As it turned out, that cursed other force had more in store for me than just respiratory distress.  TCM was airing “The Lost Weekend”, the 1945 Academy Award Winner. It starred Ray Milland as a charming but pathetic writer and the worst alcoholic ever depicted on screen. The movie focuses on one weekend when he is supposed to be focused on writing a book, but is in the midst of an ongoing drinking bender.  He has delusions of clarity about his book while drinking, but comes up blank when sitting in front of his typewriter. The people who love and support him are helpless to prevent his collapse.

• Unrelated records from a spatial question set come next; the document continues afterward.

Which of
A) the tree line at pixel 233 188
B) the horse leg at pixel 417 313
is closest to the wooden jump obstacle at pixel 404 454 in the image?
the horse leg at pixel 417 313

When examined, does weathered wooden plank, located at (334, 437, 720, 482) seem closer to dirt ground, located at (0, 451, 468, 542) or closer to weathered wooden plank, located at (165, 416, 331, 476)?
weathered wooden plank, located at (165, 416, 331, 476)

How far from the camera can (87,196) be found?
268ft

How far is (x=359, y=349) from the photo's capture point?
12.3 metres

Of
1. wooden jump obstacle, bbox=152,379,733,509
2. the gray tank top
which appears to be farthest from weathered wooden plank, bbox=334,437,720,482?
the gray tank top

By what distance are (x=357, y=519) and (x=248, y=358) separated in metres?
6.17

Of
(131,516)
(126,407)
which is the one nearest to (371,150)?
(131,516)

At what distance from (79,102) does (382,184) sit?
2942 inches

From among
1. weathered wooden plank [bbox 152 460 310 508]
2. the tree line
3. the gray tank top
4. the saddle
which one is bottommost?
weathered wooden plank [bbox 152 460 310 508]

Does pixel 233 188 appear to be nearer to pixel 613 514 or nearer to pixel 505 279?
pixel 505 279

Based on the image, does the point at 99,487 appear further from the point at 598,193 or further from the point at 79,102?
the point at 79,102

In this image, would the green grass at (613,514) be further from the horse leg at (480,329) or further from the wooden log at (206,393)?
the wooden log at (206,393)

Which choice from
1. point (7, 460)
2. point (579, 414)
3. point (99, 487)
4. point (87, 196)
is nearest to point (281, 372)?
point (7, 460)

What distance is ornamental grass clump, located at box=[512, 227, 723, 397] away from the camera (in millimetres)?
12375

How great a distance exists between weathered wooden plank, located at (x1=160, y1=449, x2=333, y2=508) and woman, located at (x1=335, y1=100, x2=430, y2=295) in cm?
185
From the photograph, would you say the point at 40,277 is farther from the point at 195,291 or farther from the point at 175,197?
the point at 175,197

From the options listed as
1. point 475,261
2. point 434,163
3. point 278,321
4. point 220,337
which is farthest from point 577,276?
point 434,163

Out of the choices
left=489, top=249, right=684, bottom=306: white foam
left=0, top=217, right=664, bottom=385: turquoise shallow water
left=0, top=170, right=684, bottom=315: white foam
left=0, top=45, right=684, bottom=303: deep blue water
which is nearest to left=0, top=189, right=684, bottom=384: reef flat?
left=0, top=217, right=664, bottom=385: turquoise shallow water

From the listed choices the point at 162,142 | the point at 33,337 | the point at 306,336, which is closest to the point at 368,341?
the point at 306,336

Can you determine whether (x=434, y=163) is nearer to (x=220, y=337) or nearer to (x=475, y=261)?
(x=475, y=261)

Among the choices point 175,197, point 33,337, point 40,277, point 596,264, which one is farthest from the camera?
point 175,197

As I watched this man’s total unraveling, my perspective on my so-called “lost weekend” radically changed.  I had gained far more than I lost.  I had a chance to understand the gift of health I take for granted every day. I also saw some of the greatest movies, all Academy Award Winners with actors like Humphrey Bogart, Errol Flynn, James Cagney, and Audrey Hepburn who expressed the evils and temptations of the world without shedding an inch of flesh or uttering a profane word.

When I woke up the next morning feeling much better, I realized that my mind had a better vacation that if my body stayed healthy. Sometimes we just have to take vacations on our own terms and give ourselves that gift to rejuvenate the mind. It can really pay dividends.